Catastrophe. On entend de plus en plus ce nom, sur la scène pop française, et c’est plaisant. Ce défilé coloré, cette étreinte par les mots, cette caresse, ce truc qui fait du bien qu’est la musique s’en porte mieux. Entre chic et peurs écrites sur des mots de papiers, entre danses et déclarations de poésie, conversation avec eux au Chien à Plumes, cet été. 


Arthur : Catastrophe, bonjour, on est au festival du Chien à Plumes, j’aimerai qu’on commence cette interview en évoquant la dimension collective du projet Catastrophe, qu’est ce qu’il signifie ce mot, collectif, pour vous ? 

Catastrophe (Blandine Rinkel) : Ce n’est pas un mot qu’on revendique. Mais c’est un mot qui a plein de sens. À l’heure actuelle on est plus un groupe qu’un collectif, au sens où on n’a pas un fonctionnement horizontal.

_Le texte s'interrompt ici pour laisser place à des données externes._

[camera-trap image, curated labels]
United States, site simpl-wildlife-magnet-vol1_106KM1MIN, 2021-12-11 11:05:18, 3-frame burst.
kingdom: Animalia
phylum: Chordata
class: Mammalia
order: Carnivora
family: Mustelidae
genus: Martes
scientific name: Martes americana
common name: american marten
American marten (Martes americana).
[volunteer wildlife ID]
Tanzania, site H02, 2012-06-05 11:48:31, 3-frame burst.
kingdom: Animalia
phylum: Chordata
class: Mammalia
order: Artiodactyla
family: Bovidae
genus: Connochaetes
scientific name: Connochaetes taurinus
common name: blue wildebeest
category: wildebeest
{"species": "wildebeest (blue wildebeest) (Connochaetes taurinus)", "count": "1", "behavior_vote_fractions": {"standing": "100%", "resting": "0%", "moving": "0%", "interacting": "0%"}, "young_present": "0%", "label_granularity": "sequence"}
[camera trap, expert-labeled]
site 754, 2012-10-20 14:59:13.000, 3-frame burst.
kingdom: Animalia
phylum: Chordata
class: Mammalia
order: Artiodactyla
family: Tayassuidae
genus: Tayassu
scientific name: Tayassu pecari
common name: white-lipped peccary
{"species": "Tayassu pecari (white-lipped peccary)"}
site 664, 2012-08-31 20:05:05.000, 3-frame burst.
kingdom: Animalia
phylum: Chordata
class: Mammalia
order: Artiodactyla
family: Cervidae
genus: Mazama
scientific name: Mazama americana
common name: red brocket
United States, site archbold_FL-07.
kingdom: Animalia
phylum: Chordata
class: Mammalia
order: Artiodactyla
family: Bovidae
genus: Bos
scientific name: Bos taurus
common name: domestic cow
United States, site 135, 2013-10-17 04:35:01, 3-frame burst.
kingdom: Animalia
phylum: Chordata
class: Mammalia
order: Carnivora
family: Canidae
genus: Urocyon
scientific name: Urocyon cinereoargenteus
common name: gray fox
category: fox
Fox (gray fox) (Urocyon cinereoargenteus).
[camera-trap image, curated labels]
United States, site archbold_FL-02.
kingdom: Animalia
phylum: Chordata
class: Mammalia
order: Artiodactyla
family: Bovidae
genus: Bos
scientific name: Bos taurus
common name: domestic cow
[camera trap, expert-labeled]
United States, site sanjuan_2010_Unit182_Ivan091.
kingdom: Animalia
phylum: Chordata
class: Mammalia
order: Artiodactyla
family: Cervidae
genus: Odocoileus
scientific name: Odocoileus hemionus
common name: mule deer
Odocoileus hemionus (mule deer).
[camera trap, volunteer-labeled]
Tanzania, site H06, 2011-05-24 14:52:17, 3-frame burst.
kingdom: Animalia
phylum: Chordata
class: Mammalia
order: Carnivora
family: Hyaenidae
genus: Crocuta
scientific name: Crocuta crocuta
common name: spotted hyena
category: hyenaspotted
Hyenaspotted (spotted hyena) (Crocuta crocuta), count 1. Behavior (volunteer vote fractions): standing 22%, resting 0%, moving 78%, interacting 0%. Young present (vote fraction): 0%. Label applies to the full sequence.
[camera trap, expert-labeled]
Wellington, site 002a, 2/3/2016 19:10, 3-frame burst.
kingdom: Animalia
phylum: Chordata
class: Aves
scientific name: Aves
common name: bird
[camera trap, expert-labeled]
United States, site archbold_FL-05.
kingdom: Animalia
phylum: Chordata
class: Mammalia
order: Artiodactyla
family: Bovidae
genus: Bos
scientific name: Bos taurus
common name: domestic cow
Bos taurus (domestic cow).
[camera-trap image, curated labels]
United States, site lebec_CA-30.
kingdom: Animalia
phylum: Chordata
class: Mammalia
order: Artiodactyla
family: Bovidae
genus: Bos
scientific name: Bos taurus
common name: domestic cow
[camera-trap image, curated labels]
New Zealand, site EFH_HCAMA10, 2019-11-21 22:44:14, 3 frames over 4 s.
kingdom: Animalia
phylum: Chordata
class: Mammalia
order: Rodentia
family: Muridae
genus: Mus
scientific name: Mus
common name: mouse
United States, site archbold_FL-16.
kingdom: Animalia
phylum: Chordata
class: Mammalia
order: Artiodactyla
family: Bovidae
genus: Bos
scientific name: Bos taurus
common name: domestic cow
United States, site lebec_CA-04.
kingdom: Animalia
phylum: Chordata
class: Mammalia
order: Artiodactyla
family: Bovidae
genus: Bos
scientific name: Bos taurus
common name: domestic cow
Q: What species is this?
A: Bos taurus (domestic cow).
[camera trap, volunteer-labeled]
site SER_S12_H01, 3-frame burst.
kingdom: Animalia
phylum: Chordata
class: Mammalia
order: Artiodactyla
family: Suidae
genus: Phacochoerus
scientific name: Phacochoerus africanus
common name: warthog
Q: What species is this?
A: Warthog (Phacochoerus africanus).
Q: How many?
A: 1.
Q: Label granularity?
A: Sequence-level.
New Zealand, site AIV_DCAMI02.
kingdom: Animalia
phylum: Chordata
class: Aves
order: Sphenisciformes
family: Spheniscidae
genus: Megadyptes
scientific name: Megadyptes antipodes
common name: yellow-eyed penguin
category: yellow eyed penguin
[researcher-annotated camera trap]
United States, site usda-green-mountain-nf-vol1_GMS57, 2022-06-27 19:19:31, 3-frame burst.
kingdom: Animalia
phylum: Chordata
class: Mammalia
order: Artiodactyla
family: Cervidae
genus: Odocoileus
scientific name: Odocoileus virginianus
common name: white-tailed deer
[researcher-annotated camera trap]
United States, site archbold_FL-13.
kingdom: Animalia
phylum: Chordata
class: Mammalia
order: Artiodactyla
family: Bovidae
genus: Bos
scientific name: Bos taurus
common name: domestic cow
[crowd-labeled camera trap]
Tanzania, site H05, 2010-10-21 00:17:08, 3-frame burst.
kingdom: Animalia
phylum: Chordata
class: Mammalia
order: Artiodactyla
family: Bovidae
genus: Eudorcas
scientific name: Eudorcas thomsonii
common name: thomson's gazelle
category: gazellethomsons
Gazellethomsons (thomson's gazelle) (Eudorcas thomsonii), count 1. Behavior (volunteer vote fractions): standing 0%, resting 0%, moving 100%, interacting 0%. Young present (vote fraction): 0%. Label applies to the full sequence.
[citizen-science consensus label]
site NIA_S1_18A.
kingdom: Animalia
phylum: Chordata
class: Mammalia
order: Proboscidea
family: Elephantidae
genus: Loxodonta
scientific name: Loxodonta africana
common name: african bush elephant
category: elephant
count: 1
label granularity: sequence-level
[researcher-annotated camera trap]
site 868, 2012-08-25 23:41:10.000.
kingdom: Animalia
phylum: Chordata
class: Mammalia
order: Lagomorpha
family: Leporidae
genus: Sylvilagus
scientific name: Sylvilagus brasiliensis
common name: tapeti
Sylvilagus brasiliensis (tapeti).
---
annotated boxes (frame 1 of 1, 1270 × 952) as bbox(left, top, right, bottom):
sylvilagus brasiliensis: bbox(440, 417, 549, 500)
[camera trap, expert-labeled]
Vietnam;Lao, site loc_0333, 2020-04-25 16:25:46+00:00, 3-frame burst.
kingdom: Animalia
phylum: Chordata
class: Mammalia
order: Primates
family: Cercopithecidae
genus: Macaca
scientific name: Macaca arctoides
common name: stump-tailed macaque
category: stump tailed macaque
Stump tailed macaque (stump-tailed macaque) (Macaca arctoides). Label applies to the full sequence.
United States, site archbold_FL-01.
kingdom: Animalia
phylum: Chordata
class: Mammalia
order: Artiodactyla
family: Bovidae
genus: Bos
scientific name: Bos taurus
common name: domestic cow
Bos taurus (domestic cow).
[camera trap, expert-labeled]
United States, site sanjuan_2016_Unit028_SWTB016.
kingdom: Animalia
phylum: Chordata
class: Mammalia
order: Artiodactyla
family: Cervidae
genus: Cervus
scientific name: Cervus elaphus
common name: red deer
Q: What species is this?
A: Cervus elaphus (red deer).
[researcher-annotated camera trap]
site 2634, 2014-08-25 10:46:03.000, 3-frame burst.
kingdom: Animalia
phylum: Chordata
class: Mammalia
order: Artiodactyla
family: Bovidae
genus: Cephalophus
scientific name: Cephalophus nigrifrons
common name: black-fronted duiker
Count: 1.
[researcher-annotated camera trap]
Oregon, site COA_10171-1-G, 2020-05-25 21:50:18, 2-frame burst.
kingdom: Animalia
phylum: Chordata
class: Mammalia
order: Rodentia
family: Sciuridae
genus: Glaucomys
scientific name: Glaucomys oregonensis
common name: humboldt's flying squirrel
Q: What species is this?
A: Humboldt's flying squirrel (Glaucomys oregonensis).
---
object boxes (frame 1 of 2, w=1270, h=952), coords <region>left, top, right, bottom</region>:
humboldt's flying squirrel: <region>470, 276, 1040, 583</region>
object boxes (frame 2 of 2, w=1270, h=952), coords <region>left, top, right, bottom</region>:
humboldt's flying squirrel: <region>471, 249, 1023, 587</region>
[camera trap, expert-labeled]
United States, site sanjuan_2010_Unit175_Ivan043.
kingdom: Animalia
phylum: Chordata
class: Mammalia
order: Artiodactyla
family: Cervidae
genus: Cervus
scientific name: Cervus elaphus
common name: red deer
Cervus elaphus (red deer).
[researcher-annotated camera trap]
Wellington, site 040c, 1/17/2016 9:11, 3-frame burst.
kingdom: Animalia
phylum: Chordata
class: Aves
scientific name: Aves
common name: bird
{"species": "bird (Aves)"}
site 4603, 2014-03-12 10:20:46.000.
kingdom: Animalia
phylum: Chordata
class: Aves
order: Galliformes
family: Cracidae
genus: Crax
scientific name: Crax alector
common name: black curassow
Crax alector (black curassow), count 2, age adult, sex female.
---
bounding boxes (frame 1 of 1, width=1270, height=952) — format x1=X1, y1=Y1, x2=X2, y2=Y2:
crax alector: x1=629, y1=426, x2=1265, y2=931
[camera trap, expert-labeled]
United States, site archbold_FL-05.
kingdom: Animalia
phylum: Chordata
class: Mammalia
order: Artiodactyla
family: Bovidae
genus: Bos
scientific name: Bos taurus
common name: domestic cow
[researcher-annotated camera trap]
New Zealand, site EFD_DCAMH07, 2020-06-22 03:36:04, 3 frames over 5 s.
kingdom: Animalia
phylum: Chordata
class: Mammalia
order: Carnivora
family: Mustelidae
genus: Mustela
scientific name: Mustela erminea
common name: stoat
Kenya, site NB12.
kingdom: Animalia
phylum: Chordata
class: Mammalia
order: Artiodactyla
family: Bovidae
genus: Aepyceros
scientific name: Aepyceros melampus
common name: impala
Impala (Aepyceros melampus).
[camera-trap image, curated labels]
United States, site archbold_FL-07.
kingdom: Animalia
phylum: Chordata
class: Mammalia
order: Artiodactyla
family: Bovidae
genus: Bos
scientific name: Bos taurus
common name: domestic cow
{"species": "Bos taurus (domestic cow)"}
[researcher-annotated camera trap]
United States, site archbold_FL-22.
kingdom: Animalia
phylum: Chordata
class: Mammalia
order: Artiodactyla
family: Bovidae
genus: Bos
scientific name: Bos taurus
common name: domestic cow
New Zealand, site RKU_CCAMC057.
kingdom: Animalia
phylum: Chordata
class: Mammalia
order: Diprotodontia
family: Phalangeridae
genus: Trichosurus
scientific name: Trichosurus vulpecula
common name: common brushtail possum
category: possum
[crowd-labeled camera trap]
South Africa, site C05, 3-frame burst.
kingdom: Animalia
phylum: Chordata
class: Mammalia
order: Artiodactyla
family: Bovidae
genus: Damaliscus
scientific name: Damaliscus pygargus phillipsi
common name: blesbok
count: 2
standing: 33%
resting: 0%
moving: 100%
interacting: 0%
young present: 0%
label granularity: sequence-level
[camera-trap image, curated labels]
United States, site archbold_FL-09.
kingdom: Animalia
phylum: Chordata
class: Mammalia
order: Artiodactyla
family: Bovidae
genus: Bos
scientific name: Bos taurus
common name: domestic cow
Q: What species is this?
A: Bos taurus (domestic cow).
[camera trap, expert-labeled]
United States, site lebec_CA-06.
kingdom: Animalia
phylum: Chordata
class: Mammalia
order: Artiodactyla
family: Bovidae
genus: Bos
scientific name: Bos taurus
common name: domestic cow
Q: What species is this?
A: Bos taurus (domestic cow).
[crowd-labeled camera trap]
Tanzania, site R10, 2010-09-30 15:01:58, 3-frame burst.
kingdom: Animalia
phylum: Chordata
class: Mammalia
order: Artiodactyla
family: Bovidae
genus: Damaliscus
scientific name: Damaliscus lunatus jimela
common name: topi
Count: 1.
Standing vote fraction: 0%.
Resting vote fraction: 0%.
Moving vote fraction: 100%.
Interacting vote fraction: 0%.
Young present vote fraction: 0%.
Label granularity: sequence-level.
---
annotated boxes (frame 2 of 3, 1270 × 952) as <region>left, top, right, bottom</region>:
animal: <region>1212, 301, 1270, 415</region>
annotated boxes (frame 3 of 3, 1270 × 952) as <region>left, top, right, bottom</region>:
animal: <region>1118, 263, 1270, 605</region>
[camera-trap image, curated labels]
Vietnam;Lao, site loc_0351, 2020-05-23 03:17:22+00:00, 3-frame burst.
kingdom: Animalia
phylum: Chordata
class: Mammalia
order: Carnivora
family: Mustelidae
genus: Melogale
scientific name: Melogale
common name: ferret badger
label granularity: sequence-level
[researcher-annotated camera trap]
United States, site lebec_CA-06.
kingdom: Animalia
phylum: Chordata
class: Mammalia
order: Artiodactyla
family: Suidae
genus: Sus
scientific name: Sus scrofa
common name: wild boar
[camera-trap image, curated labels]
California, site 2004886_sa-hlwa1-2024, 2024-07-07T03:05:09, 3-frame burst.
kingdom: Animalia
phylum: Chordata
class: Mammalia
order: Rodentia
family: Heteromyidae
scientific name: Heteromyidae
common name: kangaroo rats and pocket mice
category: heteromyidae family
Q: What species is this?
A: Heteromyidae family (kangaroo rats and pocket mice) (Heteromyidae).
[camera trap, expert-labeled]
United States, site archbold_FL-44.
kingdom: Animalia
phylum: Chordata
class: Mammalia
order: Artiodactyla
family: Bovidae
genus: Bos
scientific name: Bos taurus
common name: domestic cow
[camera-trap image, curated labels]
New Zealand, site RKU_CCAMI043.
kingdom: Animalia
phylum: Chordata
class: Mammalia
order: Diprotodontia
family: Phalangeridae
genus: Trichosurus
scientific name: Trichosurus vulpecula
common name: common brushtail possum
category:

Il y a des responsables, chacun a des spécialités. Après, l’idée de faire les choses à plusieurs est hyper importante et clairement on va beaucoup plus loin en étant à 6 que ce qu’on faisait en étant seul ou en étant à 2. On se rend compte de cette force ajoutée. Que chacun a des préoccupations différentes et que le mélange de ses préoccupations nous renforce. 

Pierre Jouan : On a tous des obsessions différentes, ça permet de créer un système d’intelligence collective où on va se passer le relai des idées, quand quelqu’un ne va plus avoir de carburant, un autre prend le relai, rebondir sur une autre idée. Un réseau d’idées où les idées se nourrissent et se multiplient, comme un organisme vivant. Ça nous permet d’être beaucoup plus créatifs, plus fertiles que si on était tout seul dans notre chambre.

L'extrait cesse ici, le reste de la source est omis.